L'une des publicités, comportant une photo de Magyar et un lien vers le site Internet du parti de Tisza, portait la légende : "Tous les jeunes de 18 ans devraient savoir : la conscription revient".
Ensemble, ces publicités ont atteint plus de 20 000 personnes en Hongrie, la majorité d'entre elles étant âgées de plus de 50 ans.
Meta, qui possède Facebook, permet aux annonceurs de cibler les utilisateurs dans des zones ou des groupes d'âge spécifiques, moyennant paiement.
En 2025, le géant de la technologie a interdit les publicités politiques - définies comme celles créées par des candidats politiques, des partis ou des contenus promouvant ou s'opposant à des résultats électoraux - en réponse à la mise à jour par l'UE de ses règles en matière de publicité politique.
Les publicités faisant la promotion de la fausse allégation ont été publiées sur le compte d'un salon de beauté, qui a depuis été supprimé. Aucune preuve de l'existence d'un salon opérant en Hongrie portant ce nom n'a pu être trouvée.

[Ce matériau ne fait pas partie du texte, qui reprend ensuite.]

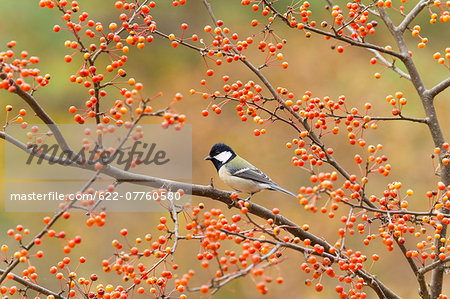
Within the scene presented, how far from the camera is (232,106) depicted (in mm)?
7891

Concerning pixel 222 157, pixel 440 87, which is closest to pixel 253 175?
pixel 222 157

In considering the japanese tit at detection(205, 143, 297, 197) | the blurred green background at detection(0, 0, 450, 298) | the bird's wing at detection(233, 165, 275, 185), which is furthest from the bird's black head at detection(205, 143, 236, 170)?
the blurred green background at detection(0, 0, 450, 298)

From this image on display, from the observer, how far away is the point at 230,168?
14.2 ft

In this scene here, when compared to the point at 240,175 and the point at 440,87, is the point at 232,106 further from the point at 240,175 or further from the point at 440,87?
the point at 440,87

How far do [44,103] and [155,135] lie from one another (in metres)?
1.59

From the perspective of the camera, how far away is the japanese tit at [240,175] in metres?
4.16

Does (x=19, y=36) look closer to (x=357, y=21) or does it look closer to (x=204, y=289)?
(x=357, y=21)

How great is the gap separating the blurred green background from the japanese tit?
2.87 meters

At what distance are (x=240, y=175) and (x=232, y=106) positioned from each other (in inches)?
147

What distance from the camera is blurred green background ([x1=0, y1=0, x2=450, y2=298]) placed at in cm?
701

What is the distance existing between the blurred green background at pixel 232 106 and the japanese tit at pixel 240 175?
9.42 feet

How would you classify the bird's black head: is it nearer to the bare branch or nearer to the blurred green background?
the bare branch

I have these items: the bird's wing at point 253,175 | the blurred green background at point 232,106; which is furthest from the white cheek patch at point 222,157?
the blurred green background at point 232,106

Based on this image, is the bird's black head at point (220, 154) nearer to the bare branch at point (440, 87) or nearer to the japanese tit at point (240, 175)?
the japanese tit at point (240, 175)
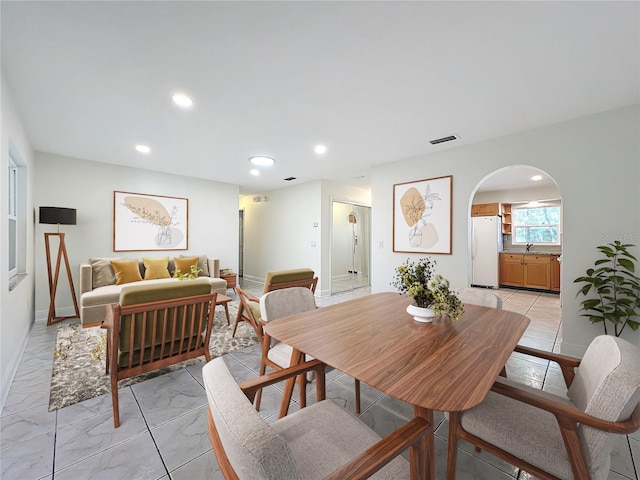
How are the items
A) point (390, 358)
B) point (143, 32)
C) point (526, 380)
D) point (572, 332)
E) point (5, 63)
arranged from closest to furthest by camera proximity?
point (390, 358), point (143, 32), point (5, 63), point (526, 380), point (572, 332)

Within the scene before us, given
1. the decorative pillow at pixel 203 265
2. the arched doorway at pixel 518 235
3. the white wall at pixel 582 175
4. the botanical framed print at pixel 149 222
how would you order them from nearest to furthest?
the white wall at pixel 582 175, the botanical framed print at pixel 149 222, the decorative pillow at pixel 203 265, the arched doorway at pixel 518 235

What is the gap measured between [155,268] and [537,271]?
7.82 metres

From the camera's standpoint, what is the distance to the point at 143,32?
5.38 ft

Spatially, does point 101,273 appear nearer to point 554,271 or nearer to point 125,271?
point 125,271

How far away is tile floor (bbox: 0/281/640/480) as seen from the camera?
140cm

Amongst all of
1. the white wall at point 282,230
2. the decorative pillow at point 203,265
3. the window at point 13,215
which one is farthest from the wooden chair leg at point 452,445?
the decorative pillow at point 203,265

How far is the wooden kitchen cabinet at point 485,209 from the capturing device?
21.1 feet

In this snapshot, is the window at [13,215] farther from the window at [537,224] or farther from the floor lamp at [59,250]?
the window at [537,224]

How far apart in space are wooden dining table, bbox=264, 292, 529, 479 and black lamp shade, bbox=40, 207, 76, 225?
396 cm

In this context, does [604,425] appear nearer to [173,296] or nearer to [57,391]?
[173,296]

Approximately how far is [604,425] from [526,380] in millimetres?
1849

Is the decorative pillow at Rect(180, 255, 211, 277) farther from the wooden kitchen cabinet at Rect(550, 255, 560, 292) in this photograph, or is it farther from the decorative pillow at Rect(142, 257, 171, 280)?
the wooden kitchen cabinet at Rect(550, 255, 560, 292)

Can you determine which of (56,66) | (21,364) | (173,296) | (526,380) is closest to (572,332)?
(526,380)

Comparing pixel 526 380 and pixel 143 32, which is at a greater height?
pixel 143 32
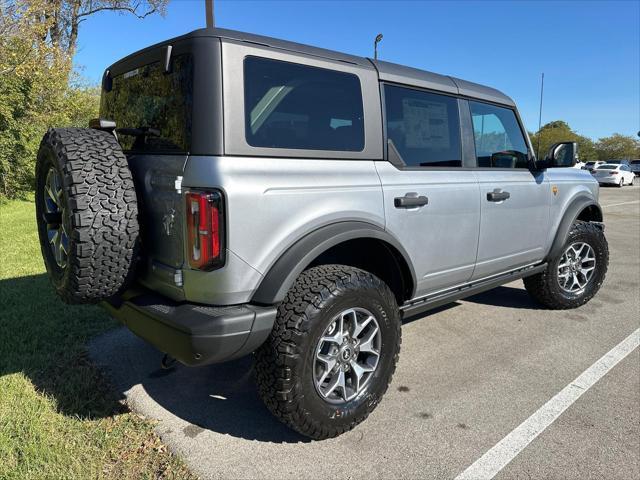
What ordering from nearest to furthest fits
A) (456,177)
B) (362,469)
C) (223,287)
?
(223,287)
(362,469)
(456,177)

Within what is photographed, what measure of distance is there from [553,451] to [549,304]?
240cm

Selon le projet Gnida, les publicités sur Facebook ne sont pas une tactique courante pour Storm-1516, mais la campagne y a déjà eu recours par le passé. Ils ajoutent que Storm-1516 s'appuie souvent sur des entrepreneurs ayant des connaissances régionales et linguistiques pour mener des campagnes en son nom.
"L'un des exemples les plus clairs est que presque toutes les campagnes ciblant l'Arménie sont liées au propagandiste russe d'origine turque, Okay Deprem, et que le matériel de campagne est exécuté d'une certaine manière, propre à la région ciblée", expliquent les chercheurs de Gnida.
"Nous avons observé le même phénomène en Hongrie, par exemple, la plupart des documents vidéo étant exécutés dans un format vertical avec des dimensions relativement inhabituelles".
De la conscription aux théories du complot
Les théories de Storm-1516 vont de l'implication supposée de membres de Tisza dans l'affaire Epstein à de fausses accusations concernant l'Ukraine.
Une vidéo prétendait notamment à tort que Péter Magyar était impliqué dans un système de détournement de 14,3 millions d'euros de fonds d'aide de l'UE vers l'Ukraine, prétendant qu'un voyage de Magyar en Ukraine en 2024 pour visiter un hôpital endommagé par une frappe russe était une ruse pour acheminer l'argent.
Par ailleurs, Lakmusz, un site web hongrois de vérification des faits, a signalé que des messages liés à Storm-1516 tentaient de discréditer Ágnes Forsthoffer, la vice-présidente de Tisza, en alléguant qu'elle était impliquée dans le réseau de trafic sexuel de Jeffrey Epstein.
Selon le projet Gnida, la campagne de Storm-1516 a pris différentes formes en ciblant des publics internationaux et nationaux.
"Nous constatons qu'ils utilisent différents faux sites web pour cibler le public hongrois et le public international afin de répandre le même récit", a déclaré le projet Gnida. "Il s'agit d'un changement tactique".
Par exemple, après la visite de J. D. Vance en Hongrie, au cours de laquelle il a publiquement soutenu Orbán, une campagne en langue anglaise est apparue, imitant un reportage de Sky News, affirmant que Péter Magyar s'était retiré de l'élection. Le reportage et l'affirmation sont totalement faux.